## [The input]
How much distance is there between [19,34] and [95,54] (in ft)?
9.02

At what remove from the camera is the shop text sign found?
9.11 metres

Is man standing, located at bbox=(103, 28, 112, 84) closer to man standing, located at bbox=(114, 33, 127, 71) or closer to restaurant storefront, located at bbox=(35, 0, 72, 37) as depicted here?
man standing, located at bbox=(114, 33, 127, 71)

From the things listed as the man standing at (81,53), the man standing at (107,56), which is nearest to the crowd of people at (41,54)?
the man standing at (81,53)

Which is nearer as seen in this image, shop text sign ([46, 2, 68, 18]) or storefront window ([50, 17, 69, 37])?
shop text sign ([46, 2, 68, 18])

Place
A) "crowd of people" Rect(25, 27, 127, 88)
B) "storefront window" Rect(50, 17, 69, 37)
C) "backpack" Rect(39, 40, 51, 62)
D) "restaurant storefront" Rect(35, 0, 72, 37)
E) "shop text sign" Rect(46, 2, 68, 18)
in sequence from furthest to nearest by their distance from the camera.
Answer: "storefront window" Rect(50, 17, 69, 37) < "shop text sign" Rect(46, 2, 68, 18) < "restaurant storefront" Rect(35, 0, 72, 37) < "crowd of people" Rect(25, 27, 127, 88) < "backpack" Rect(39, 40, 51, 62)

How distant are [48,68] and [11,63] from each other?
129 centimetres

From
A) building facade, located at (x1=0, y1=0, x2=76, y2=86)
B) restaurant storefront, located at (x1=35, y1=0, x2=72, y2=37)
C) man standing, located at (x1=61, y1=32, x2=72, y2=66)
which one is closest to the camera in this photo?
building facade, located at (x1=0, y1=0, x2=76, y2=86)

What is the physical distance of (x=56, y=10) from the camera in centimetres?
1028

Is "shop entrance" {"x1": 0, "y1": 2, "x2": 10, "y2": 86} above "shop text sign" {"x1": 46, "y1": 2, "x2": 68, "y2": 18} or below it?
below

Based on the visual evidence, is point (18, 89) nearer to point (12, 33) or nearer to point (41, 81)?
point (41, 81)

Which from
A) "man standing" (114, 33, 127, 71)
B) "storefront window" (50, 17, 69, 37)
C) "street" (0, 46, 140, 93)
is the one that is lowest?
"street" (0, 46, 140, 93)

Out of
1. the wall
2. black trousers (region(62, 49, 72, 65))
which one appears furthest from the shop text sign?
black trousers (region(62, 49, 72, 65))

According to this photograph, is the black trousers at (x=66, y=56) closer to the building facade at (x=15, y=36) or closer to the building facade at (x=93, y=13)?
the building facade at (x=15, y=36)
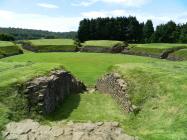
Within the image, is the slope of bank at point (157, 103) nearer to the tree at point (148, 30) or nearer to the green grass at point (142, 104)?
the green grass at point (142, 104)

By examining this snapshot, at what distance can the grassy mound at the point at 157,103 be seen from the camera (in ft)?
56.2

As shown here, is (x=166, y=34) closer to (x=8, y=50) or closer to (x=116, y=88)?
(x=8, y=50)

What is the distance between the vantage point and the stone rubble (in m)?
16.9

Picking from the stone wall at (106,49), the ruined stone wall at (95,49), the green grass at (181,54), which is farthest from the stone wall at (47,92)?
the stone wall at (106,49)

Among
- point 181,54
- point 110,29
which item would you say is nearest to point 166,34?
point 110,29

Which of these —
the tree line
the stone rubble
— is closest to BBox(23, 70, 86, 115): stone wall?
the stone rubble

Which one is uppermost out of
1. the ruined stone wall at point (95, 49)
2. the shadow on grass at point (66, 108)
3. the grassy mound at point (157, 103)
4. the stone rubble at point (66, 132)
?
the grassy mound at point (157, 103)

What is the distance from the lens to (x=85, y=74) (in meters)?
A: 41.9

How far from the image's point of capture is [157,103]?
2127cm

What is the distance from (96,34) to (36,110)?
9205 cm

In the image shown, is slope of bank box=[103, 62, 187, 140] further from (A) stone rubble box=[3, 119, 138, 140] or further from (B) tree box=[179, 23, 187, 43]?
(B) tree box=[179, 23, 187, 43]

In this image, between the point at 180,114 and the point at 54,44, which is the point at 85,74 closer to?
the point at 180,114

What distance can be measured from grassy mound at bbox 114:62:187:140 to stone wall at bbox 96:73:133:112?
1.41 ft

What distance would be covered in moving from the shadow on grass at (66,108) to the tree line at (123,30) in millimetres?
81001
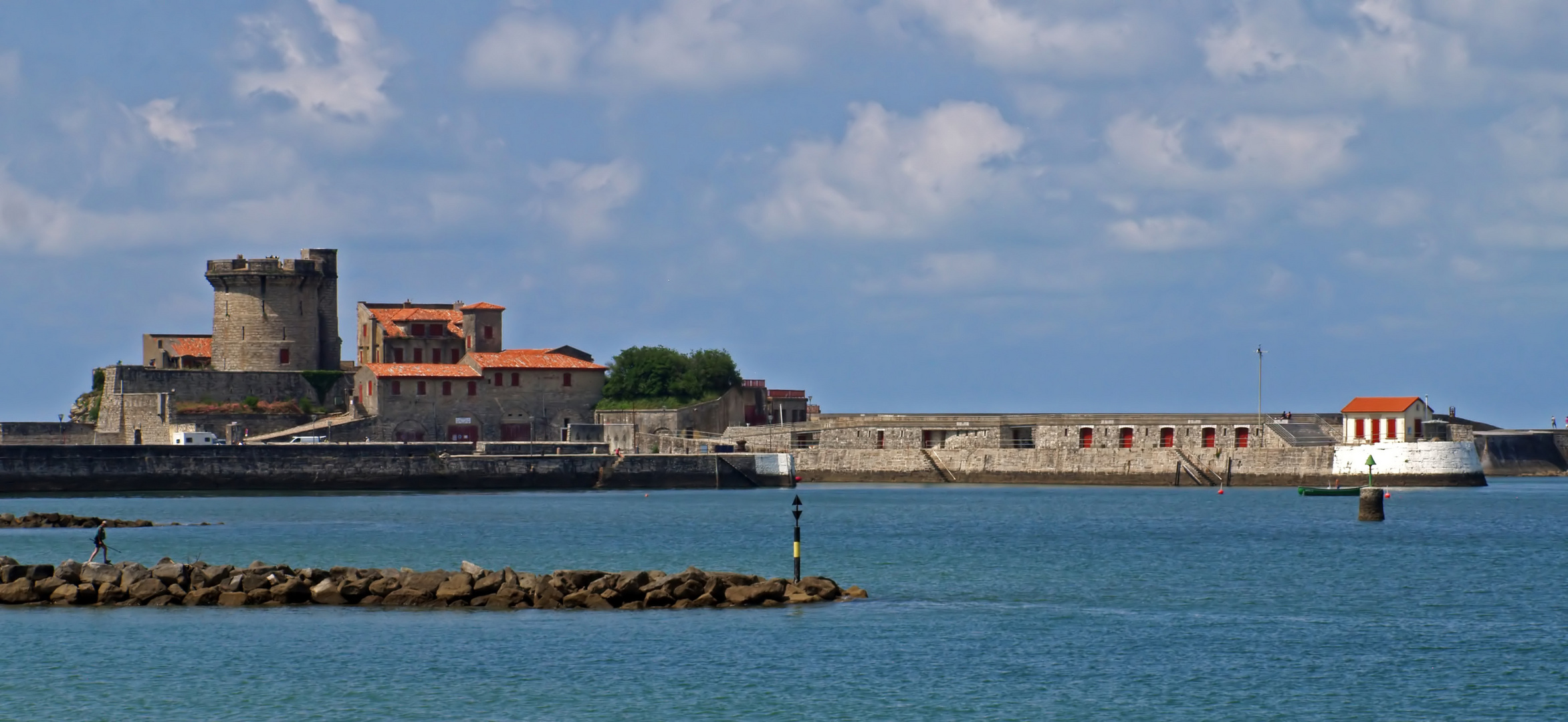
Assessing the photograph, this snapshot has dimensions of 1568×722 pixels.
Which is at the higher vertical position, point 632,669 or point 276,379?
point 276,379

## [Exercise description]
Rewrite the lines that run from the start of the records through the line containing "129 centimetres", replacing "camera" with "viewer" and leaving everything else unchanged.

## [Completed exercise]
How much distance is there between [19,34] and [95,54] (in ft)?
9.02

At what remove from the viewer is the shop text sign found?
9.11 metres

Is man standing, located at bbox=(103, 28, 112, 84) closer to man standing, located at bbox=(114, 33, 127, 71) or closer to restaurant storefront, located at bbox=(35, 0, 72, 37) as depicted here?
man standing, located at bbox=(114, 33, 127, 71)

From the things listed as the man standing at (81,53), the man standing at (107,56), which is nearest to the crowd of people at (41,54)?
the man standing at (81,53)

Which is nearer as seen in this image, shop text sign ([46, 2, 68, 18]) or storefront window ([50, 17, 69, 37])?
shop text sign ([46, 2, 68, 18])

Place
A) "crowd of people" Rect(25, 27, 127, 88)
B) "storefront window" Rect(50, 17, 69, 37)
C) "backpack" Rect(39, 40, 51, 62)
D) "restaurant storefront" Rect(35, 0, 72, 37)
E) "shop text sign" Rect(46, 2, 68, 18)
in sequence from furthest to nearest by their distance from the viewer.
Answer: "storefront window" Rect(50, 17, 69, 37) < "shop text sign" Rect(46, 2, 68, 18) < "restaurant storefront" Rect(35, 0, 72, 37) < "crowd of people" Rect(25, 27, 127, 88) < "backpack" Rect(39, 40, 51, 62)

How distant are [48,68] and [11,63] from each other?
129 centimetres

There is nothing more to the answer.